The pain factor on this one is VERY HIGH because you’re probably going to spend a boatload of money before you discover that you’re failing.
Deadly Mistake 4: No unique value proposition.
To illustrate my point, let me take you back, back, back in time to the heyday of U.S. retailing giant K-Mart. Here was a company that predated Target and Wal-Mart but lost the retail leadership position it enjoyed because it lacked a clear value proposition. K-Mart pioneered the idea of everyday low prices but could not keep up with Wal-Mart’s dominant global supply chain technology. So it abandoned that idea and tried to sign on designers and celebrities to provide exclusive clothes and home products to compete with Target. This confused its core customers (seniors who wanted to find the latest in polyester) and loyal Target customers wouldn't be caught dead in a K-Mart.
So, it spent a fortune on bigger, newer stores (remember Super K-Mart?) that were Target-like but still selling goods that nobody wanted … at prices higher than Wal-Mart. Confused yet? I
Anyhow carrying on with the story, K-Mart’s last gasp was to leverage the chain’s iconic "blue light specials." In the 1990s, it created "Mr. Bluelight". The company said, "Mr. Bluelight does not just represent a sale or clearance anymore. With Mr. Bluelight, we are making the shopping experience fun. We know there are more people than ever today who see shopping as an escape and a reward, and we are giving them the entertainment and excitement they seek."
WHAT?? The best thing they had going for them was the blue-light clearance and now they are abandoning it for yet another value proposition: K-Mart is FUN and EXCITING?
My dear readers, how is that for creating a clear value prop for consumers!!
So what can we learn from K-Mart’s demise? If you’re starting a business, you must conduct upfront research to find your clear points of differentiation – what makes you UNIQUE in the marketplace? Why do customers should buy from you? The prospect’s unmet need your company will satisfy? Thats just the basic concept of value proposition you read in the books.
Once you have that strategy, you need to stick to it with a laser-focus.If you have an established business, your unique value proposition should be already well-understood – at least your customers understand it or you probably would not be in business! Still, you need to constantly check your strategy, adjust, re-invent yourself and defend your position, like Wal-Mart.
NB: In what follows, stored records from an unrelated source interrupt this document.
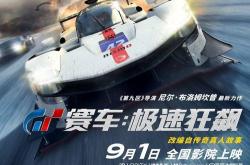 极速赛车世界-赛车电影《GT 赛车-极速狂飙》今日国内影院上映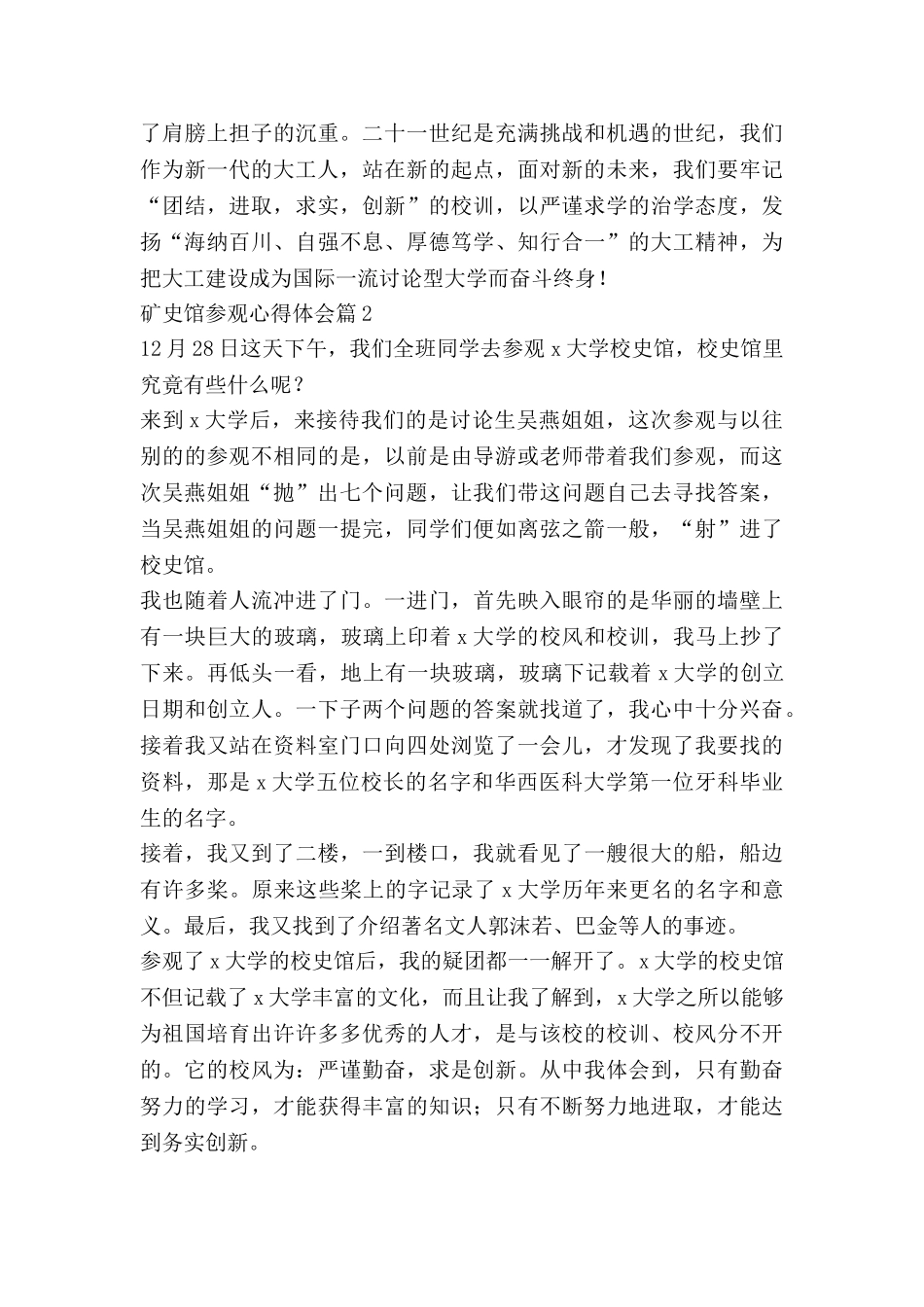 矿史馆参观心得体会6篇_第2页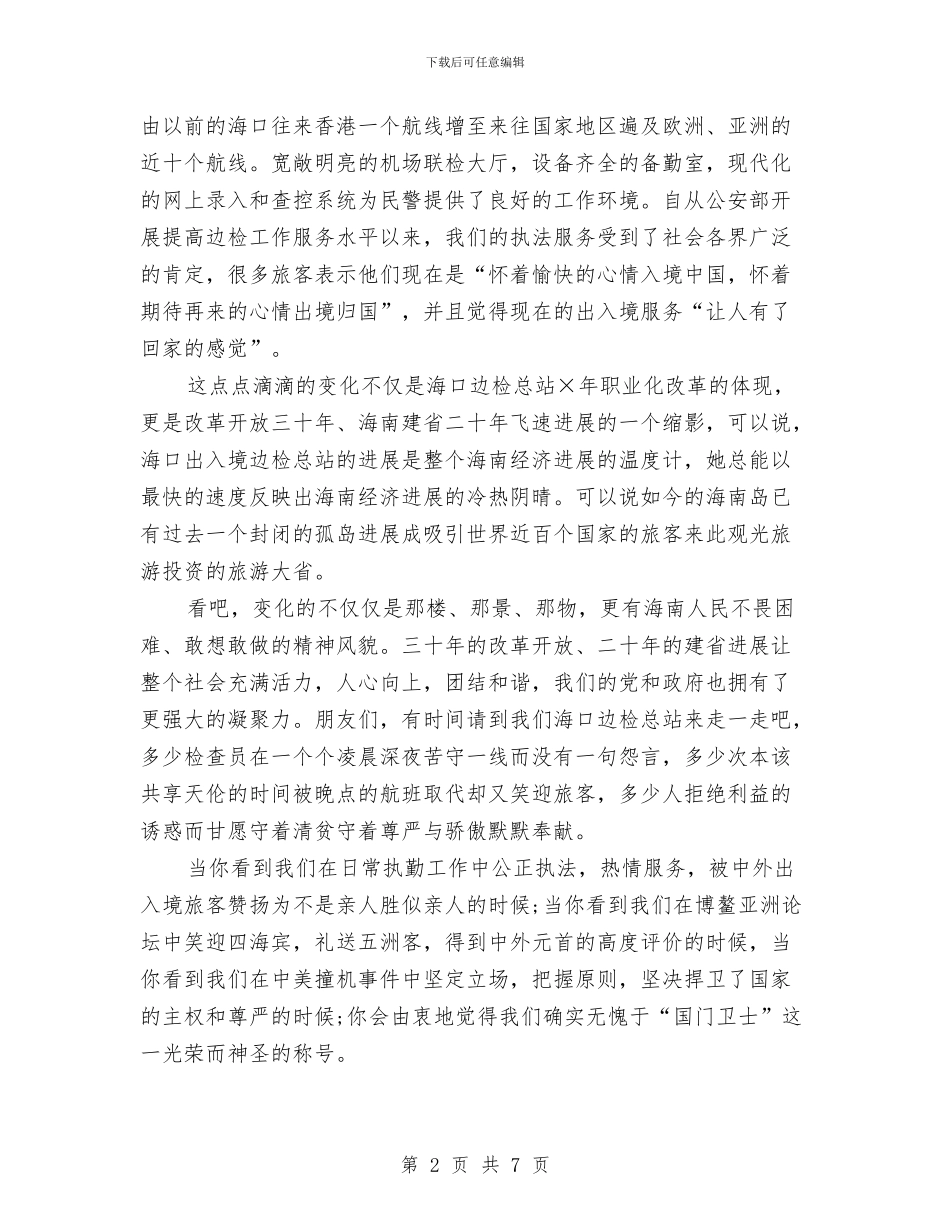 边检警察爱岗敬业演讲稿范文与边防大队支部书记创建模范党组织剖析整改材料汇编_第2页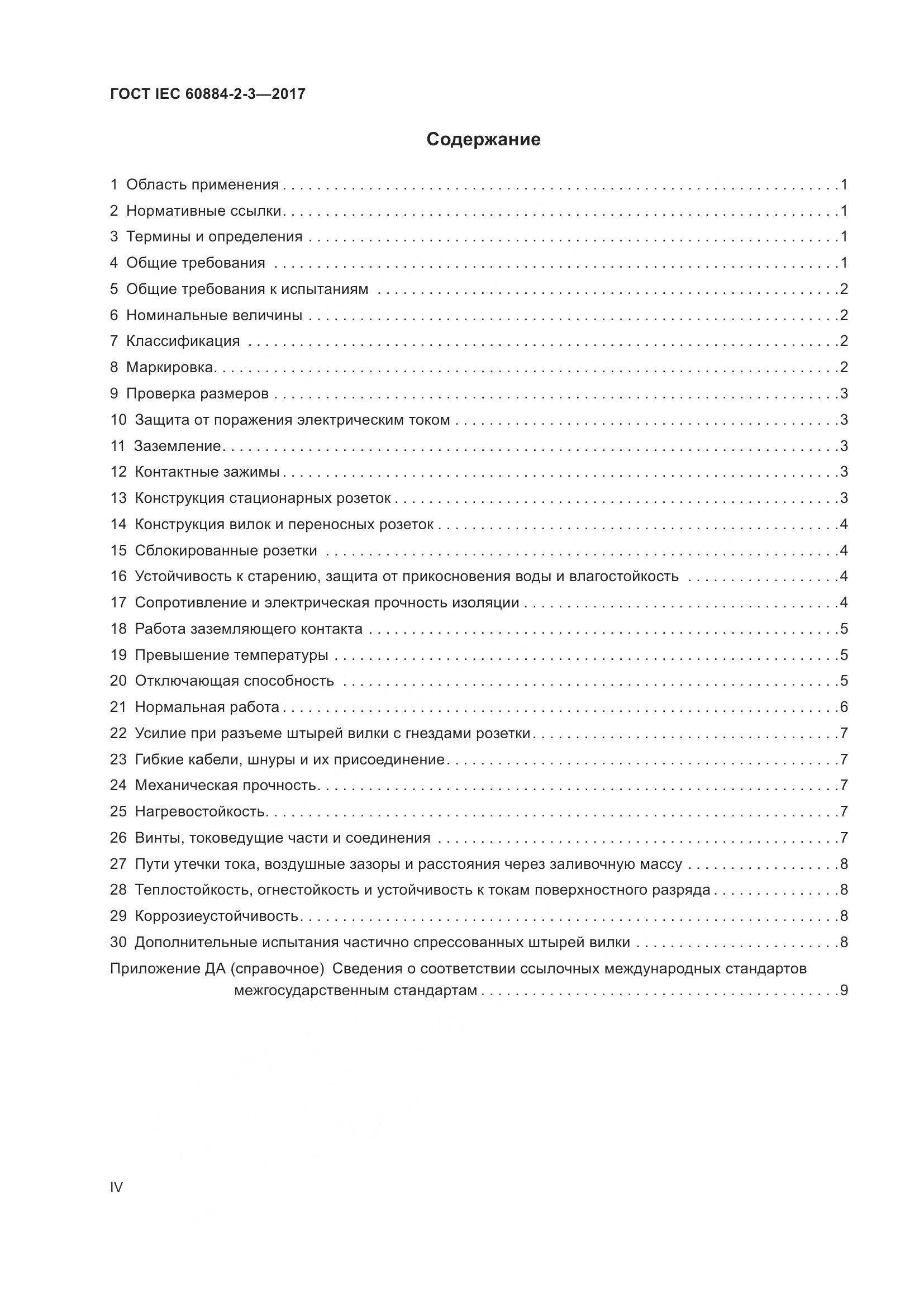 ГОСТ IEC 60884-2-3-2017, страница 4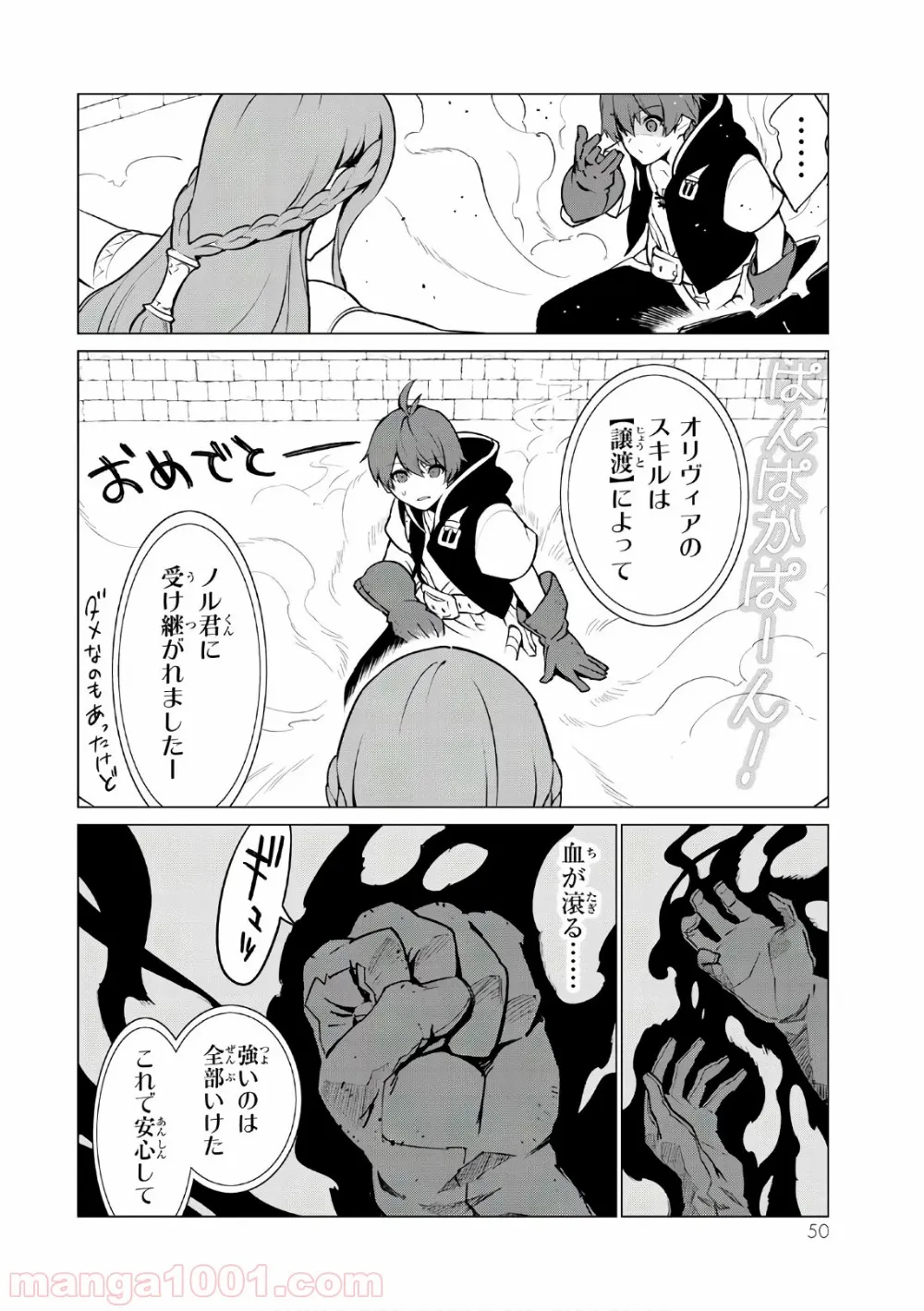 俺だけ入れる隠しダンジョン ～こっそり鍛えて世界最強～ - 第2話 - Page 8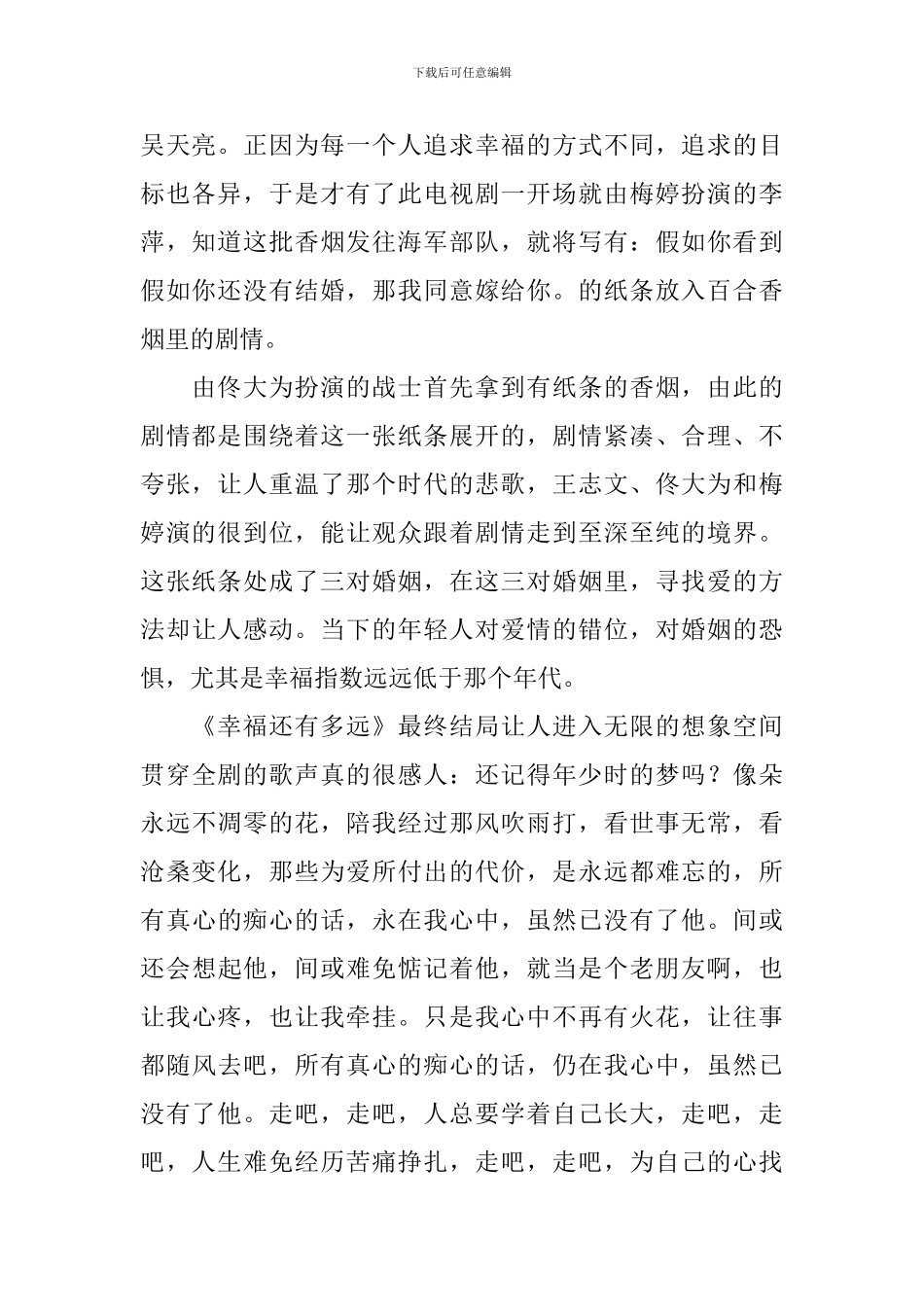 实用的幸福读后感作文700字六篇_第2页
Many people get into business who think they can take on existing businesses and simply convince prospects they have a better product or service. They announce to the world, "We might not be first, but we're going to be better." That might be true, but if you're late, and you have to battle well-established competitors, bring a bundle of cash baby!
I'll ask all my readers a question here, was K-Mart really going to challenge a Wal-Mart that was rolling in cash? Never! A well-managed company is going to defend its market share ferociously until you are broke. So, once you have your niche, DOMINATE it.
Another pitfall is having a great value proposition but not being able to explain it simply. Can you explain what you sell and why you sell it in 30 seconds? Sometimes that can be excruciatingly difficult, especially if it's a new category or a new technology that requires education. The biggest marketing successes come with simple, but powerful explanations of the product offering.
Here was Wal-Mart’s value proposition: "Everyday low prices. Always." Compare it to K-Mart’s: "Home of the blue light special." Wal-Mart had a clear point of differentiation and could tell the story in four words, and later ONE word, "Always."
This economic recession is an excellent time to re-evaluate the relevance of your value proposition. Your customer needs are probably changing. Make sure you are innovating to stay aligned with the new unmet needs that are being created all the time.